▸ **TEXT UNDER STUDY**:
↓↓↓

FDA Continues Strong Support of Innovation in Development of Gene Therapy Products
This is a pivotal time in the field of gene therapy as the FDA continues its efforts to support innovators developing new medical products for Americans and others around the world. To date, the FDA has approved four gene therapy products, which insert new genetic material into a patient’s cells. The agency anticipates many more approvals in the coming years, as evidenced by the more than 900 investigational new drug (IND) applications for ongoing clinical studies in this area. The FDA believes this will provide patients and providers with increased therapeutic choices.
In that spirit, the FDA is announcing the release of a number of important policies: six final guidances on gene therapy manufacturing and clinical development of products and a draft guidance, Interpreting Sameness of Gene Therapy Products Under the Orphan Drug Regulations.
One of the most important steps the FDA can take to support safe innovation in this field is to create policies that provide product developers with meaningful guidance to answer critical questions as they research and design their gene therapy products.
The six final guidances issued today provide the agency’s recommendations for product developers on manufacturing issues and recommendations for those focusing on gene therapy products to address specific disease areas. The six guidance documents incorporate input from many stakeholders and take a significant step toward helping to shape the modern structure for the development and manufacture of gene therapies. The agency is issuing this suite of documents to help advance the field of gene therapy while providing recommendations to help ensure that these innovative products meet the FDA’s standards for safety and effectiveness.
The scientific review of gene therapies includes the need to evaluate highly complex information on product manufacturing and quality. In addition, the clinical review of these products frequently poses more challenging questions to regulators than reviews of more conventional drugs, such as questions about the durability of response, and these questions often can’t be fully answered in pre-market trials of reasonable size and duration.
The draft guidance on interpreting sameness of gene therapy products under the orphan drug regulations provides the FDA’s proposed current thinking on an interpretation of sameness between gene therapy products for the purposes of obtaining orphan-drug designation and eligibility for orphan-drug exclusivity. The draft guidance focuses on how the FDA will evaluate differences between gene therapy products when they are intended to treat the same disease. As laid out in the draft guidance and our regulations, the agency’s determination will consider the principal molecular structural features of the gene therapy products, which includes transgenes (the transferred gene) and vectors (the vehicle for delivering the transgene to a cell).
With the large volume of products currently being studied, gene therapy product developers have asked the agency important questions about orphan-drug designation incentives to develop products for rare diseases with very small patient populations. The draft guidance has potential positive implications both for product developers and patients by providing insight into the agency’s most current thinking on the sameness of products, and thus, not discourage the development of multiple gene therapy products to treat the same disease or condition. For patients, this policy could help lead to the development and approval of multiple treatments, creating a more competitive market with choices. We encourage stakeholders to provide their comments.

↑↑↑

▸ **EXTRACTED INFORMATION**:
↓↓↓

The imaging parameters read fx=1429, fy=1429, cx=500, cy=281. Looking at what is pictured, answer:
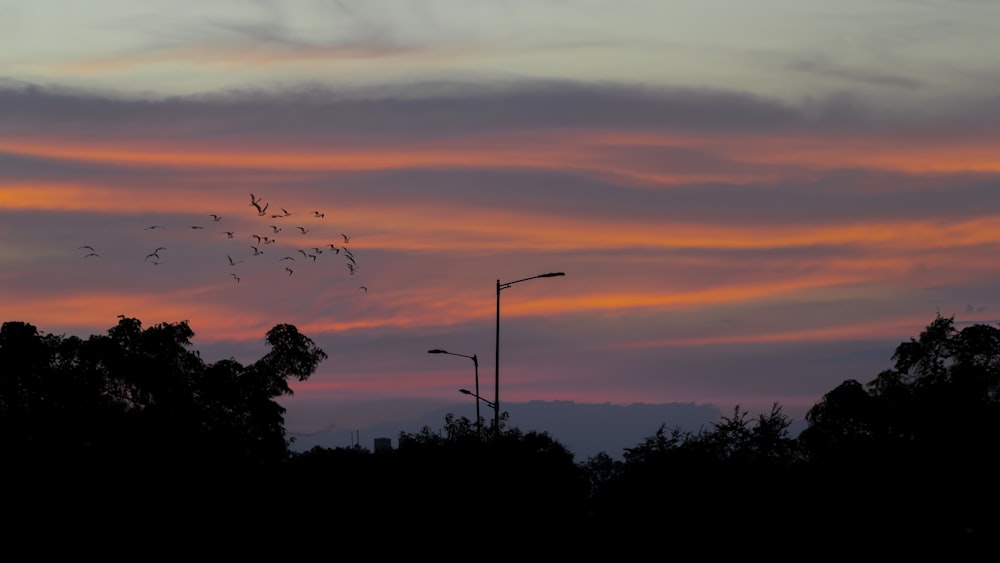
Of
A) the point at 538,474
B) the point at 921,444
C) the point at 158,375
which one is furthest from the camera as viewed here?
the point at 158,375

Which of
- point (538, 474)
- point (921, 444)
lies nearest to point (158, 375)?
point (538, 474)

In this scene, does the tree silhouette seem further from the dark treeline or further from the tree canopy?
the tree canopy

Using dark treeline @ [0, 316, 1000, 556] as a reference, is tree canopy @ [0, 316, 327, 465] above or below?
above

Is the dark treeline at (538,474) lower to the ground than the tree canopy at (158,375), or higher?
lower

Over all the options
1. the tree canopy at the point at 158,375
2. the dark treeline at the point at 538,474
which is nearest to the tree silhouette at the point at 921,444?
the dark treeline at the point at 538,474

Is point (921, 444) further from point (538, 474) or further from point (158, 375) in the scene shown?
point (158, 375)

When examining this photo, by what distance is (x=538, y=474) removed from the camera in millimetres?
96312

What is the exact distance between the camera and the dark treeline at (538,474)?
2338 inches

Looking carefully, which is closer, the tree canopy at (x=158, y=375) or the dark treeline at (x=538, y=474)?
the dark treeline at (x=538, y=474)

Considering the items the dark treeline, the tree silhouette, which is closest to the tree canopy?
the dark treeline

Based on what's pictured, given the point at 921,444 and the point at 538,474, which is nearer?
the point at 921,444

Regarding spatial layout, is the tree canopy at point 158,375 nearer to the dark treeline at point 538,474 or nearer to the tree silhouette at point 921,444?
the dark treeline at point 538,474

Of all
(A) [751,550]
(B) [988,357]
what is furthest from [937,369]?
(A) [751,550]

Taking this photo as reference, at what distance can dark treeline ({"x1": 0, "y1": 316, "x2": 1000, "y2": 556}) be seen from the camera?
5938cm
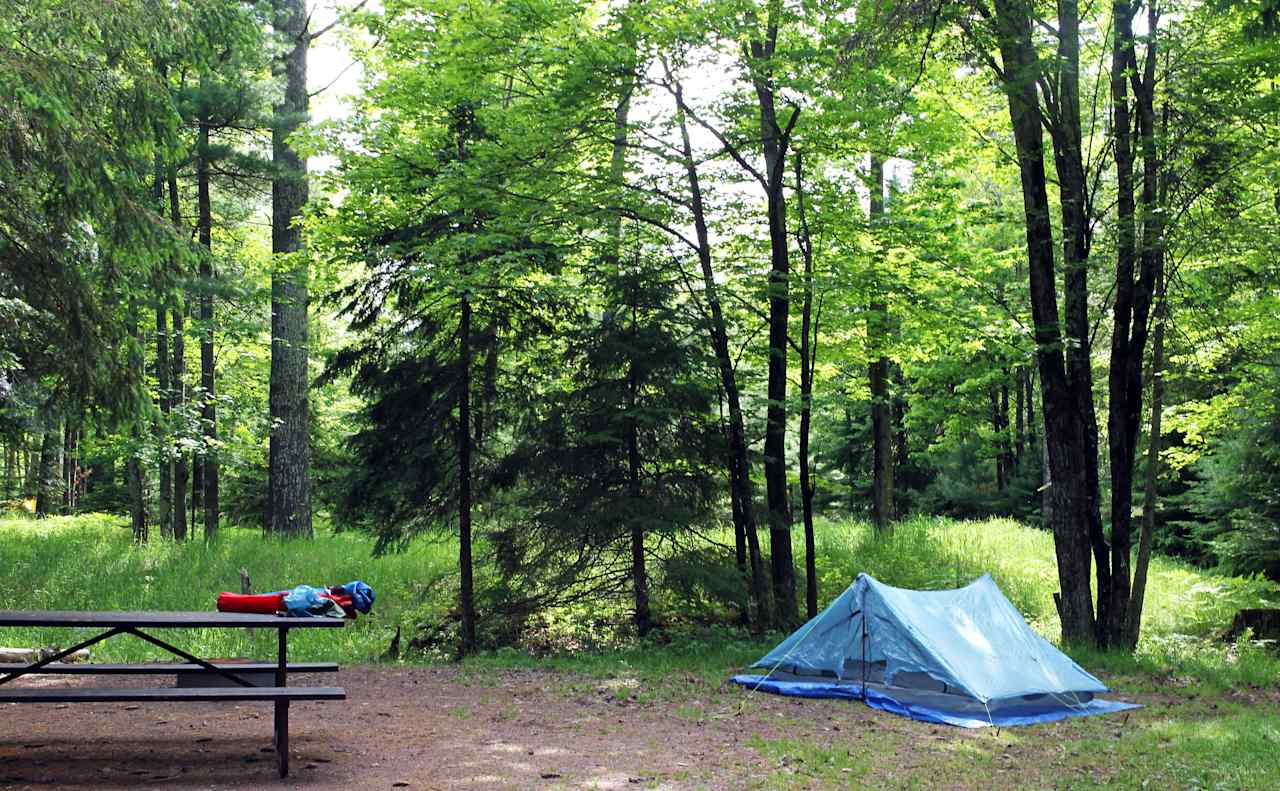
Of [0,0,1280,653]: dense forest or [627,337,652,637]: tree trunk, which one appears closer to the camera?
[0,0,1280,653]: dense forest

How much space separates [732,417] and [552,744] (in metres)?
5.95

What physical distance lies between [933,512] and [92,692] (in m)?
22.6

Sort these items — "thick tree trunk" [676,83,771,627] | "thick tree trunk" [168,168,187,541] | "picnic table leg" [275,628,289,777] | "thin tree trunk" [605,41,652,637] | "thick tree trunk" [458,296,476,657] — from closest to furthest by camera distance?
"picnic table leg" [275,628,289,777] < "thick tree trunk" [458,296,476,657] < "thin tree trunk" [605,41,652,637] < "thick tree trunk" [676,83,771,627] < "thick tree trunk" [168,168,187,541]

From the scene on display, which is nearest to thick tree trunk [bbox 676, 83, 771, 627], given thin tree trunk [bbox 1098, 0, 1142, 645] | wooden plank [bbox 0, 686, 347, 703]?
thin tree trunk [bbox 1098, 0, 1142, 645]

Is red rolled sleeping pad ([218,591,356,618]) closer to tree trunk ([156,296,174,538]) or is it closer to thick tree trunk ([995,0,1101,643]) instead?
tree trunk ([156,296,174,538])

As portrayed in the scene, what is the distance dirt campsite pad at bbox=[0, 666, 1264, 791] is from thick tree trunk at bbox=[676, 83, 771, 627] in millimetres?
3283

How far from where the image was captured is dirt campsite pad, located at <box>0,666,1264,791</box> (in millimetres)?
5992

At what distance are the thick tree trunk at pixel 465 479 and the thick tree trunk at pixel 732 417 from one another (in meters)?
2.91

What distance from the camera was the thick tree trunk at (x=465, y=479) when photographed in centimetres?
1172

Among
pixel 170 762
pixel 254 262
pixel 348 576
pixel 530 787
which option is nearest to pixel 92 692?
pixel 170 762

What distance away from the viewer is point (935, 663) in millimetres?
8875

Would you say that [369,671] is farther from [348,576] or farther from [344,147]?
[344,147]

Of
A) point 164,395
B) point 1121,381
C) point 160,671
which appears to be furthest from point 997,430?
point 160,671

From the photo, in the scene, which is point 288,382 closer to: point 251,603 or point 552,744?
point 552,744
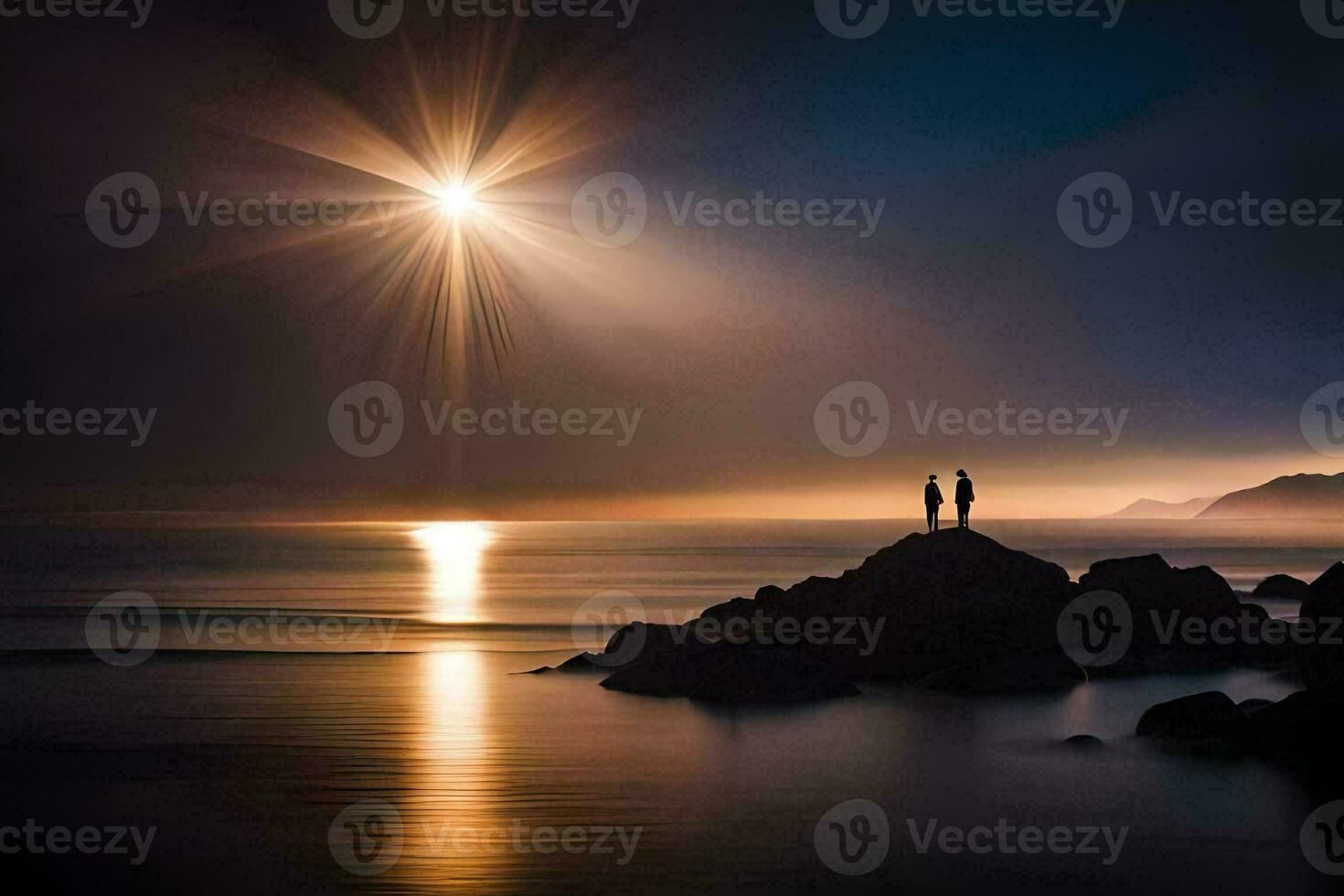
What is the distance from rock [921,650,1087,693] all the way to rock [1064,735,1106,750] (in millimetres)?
6477

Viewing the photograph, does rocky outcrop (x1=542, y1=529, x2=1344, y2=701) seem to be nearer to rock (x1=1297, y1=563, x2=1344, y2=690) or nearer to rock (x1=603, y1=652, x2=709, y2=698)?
rock (x1=603, y1=652, x2=709, y2=698)

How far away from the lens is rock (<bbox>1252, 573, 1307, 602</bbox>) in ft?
230

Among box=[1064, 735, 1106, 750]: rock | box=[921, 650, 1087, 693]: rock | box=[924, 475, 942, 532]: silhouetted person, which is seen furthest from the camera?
box=[924, 475, 942, 532]: silhouetted person

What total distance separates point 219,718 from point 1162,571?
94.3 feet

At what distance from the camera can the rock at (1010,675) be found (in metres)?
35.2

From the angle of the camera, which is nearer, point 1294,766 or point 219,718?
point 1294,766

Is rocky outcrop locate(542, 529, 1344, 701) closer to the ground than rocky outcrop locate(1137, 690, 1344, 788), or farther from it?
farther from it

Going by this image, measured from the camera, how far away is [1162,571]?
40438 millimetres

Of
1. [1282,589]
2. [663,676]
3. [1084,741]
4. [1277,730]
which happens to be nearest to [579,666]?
[663,676]

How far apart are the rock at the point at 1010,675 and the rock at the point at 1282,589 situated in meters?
A: 40.1

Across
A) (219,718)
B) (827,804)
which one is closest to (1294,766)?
(827,804)

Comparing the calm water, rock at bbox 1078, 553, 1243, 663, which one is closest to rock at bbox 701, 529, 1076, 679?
the calm water

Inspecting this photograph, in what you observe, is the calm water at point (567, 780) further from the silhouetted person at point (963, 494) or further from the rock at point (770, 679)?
the silhouetted person at point (963, 494)

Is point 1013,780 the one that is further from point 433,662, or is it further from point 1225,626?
point 433,662
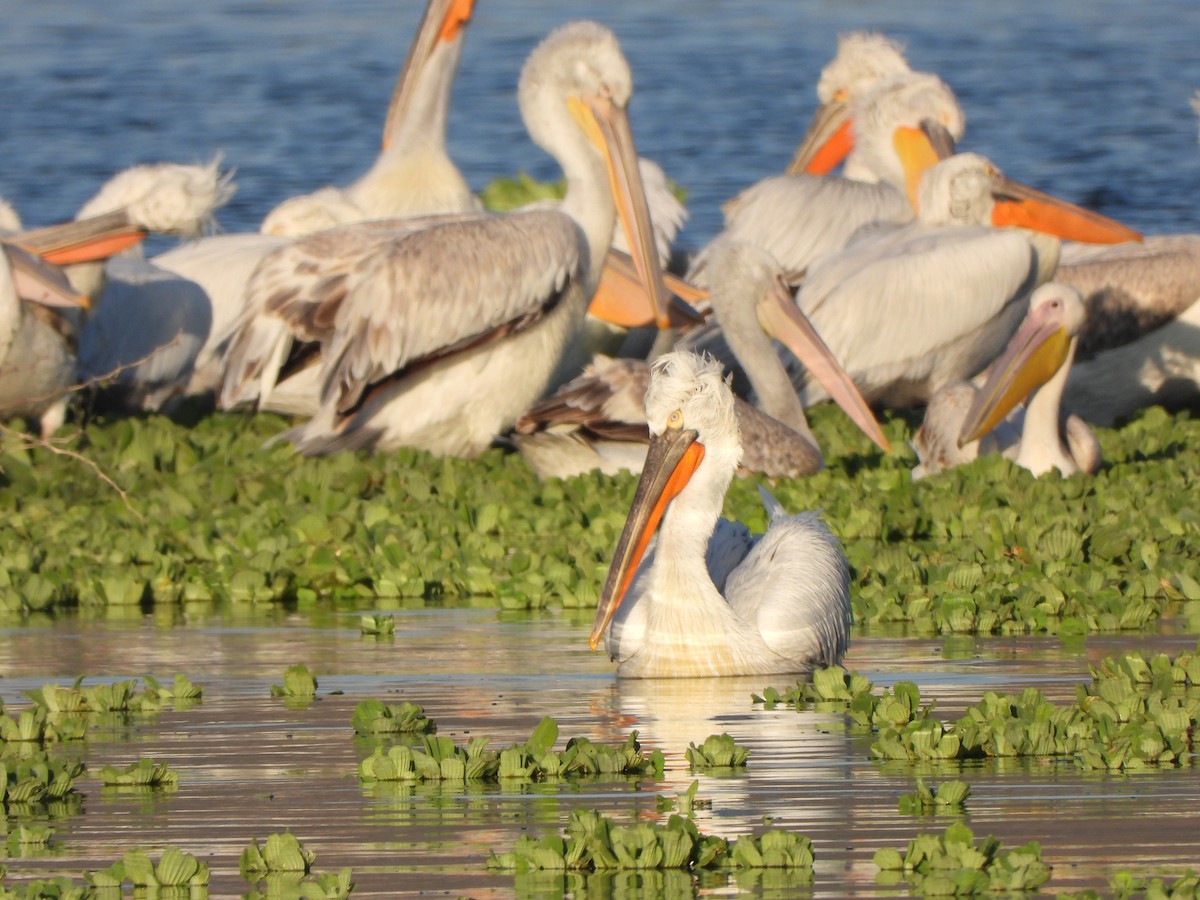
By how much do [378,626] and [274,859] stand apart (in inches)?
103

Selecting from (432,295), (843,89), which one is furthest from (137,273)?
(843,89)

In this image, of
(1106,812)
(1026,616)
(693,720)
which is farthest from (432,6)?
(1106,812)

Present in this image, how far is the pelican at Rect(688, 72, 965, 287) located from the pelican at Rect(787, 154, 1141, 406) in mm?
668

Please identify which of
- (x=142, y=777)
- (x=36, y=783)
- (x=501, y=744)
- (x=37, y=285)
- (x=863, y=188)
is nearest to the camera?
(x=36, y=783)

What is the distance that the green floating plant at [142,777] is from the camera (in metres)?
4.22

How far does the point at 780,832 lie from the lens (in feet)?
11.8

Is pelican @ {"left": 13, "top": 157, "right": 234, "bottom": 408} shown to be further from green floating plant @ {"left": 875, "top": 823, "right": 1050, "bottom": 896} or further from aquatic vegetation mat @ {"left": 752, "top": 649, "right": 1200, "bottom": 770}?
green floating plant @ {"left": 875, "top": 823, "right": 1050, "bottom": 896}

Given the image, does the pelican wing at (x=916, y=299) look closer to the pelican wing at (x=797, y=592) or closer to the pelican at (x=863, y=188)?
the pelican at (x=863, y=188)

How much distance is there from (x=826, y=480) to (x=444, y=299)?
1.56m

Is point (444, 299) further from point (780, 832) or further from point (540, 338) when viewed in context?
point (780, 832)

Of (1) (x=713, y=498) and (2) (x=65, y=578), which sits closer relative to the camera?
(1) (x=713, y=498)

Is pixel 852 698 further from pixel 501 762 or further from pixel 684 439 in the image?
pixel 501 762

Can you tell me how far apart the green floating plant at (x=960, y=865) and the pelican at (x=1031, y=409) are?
4.60 m

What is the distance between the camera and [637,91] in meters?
25.5
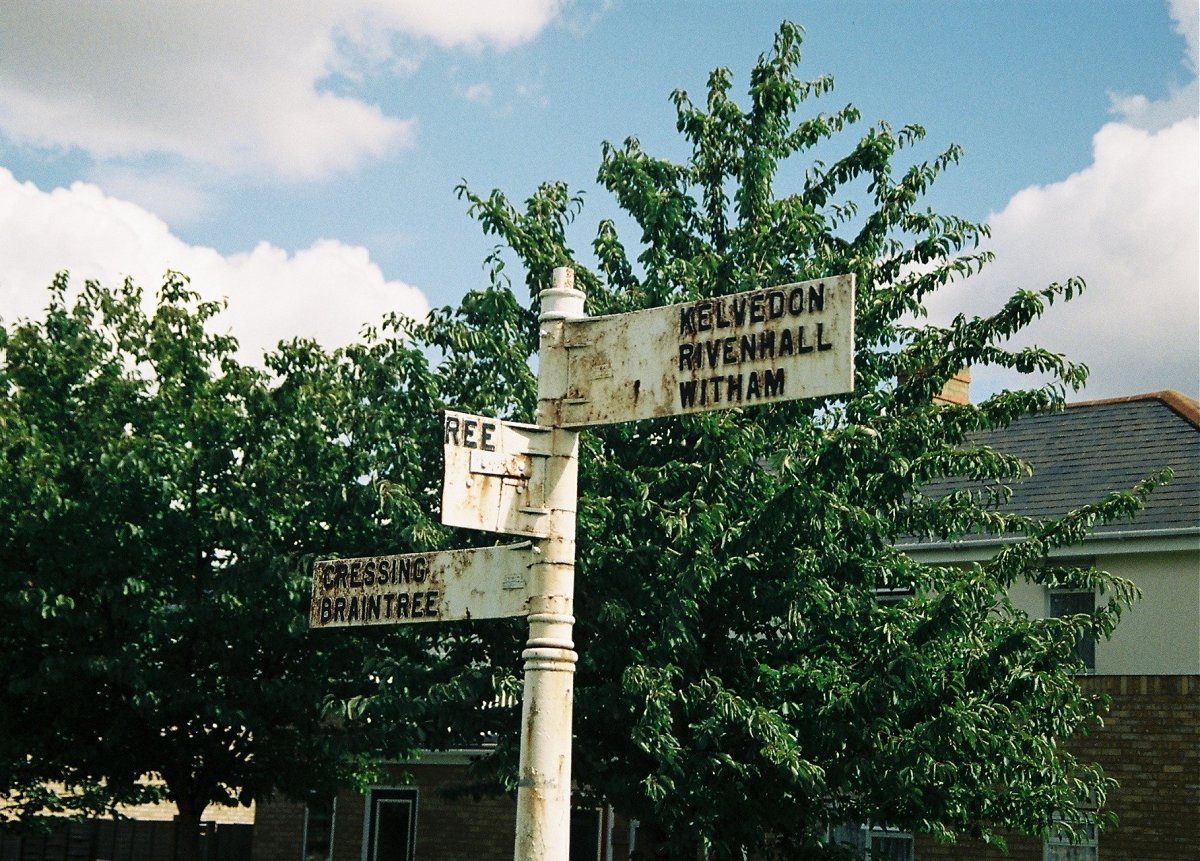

↑↑↑

▸ **ACTIVITIES**:
**1)** From the FDA announcement, copy the passage that begins at the words "The scientific review" and stops after "size and duration.".
**2)** Answer these questions using the FDA announcement:
(a) How many gene therapy products has the FDA approved to date?
(b) How many investigational new drug applications for ongoing clinical studies does the text cite?
(c) How does the text describe a vector?
**3)** List every item that appears inside parentheses in the FDA announcement, each with the word or phrase it follows.

▸ **RESULTS FOR THE EXERCISE**:
**1)**
The scientific review of gene therapies includes the need to evaluate highly complex information on product manufacturing and quality. In addition, the clinical review of these products frequently poses more challenging questions to regulators than reviews of more conventional drugs, such as questions about the durability of response, and these questions often can’t be fully answered in pre-market trials of reasonable size and duration.

**2)**
(a) Four.
(b) More than 900.
(c) As the vehicle for delivering the transgene to a cell.

**3)**
investigational new drug: (IND)
transgenes: (the transferred gene)
vectors: (the vehicle for delivering the transgene to a cell)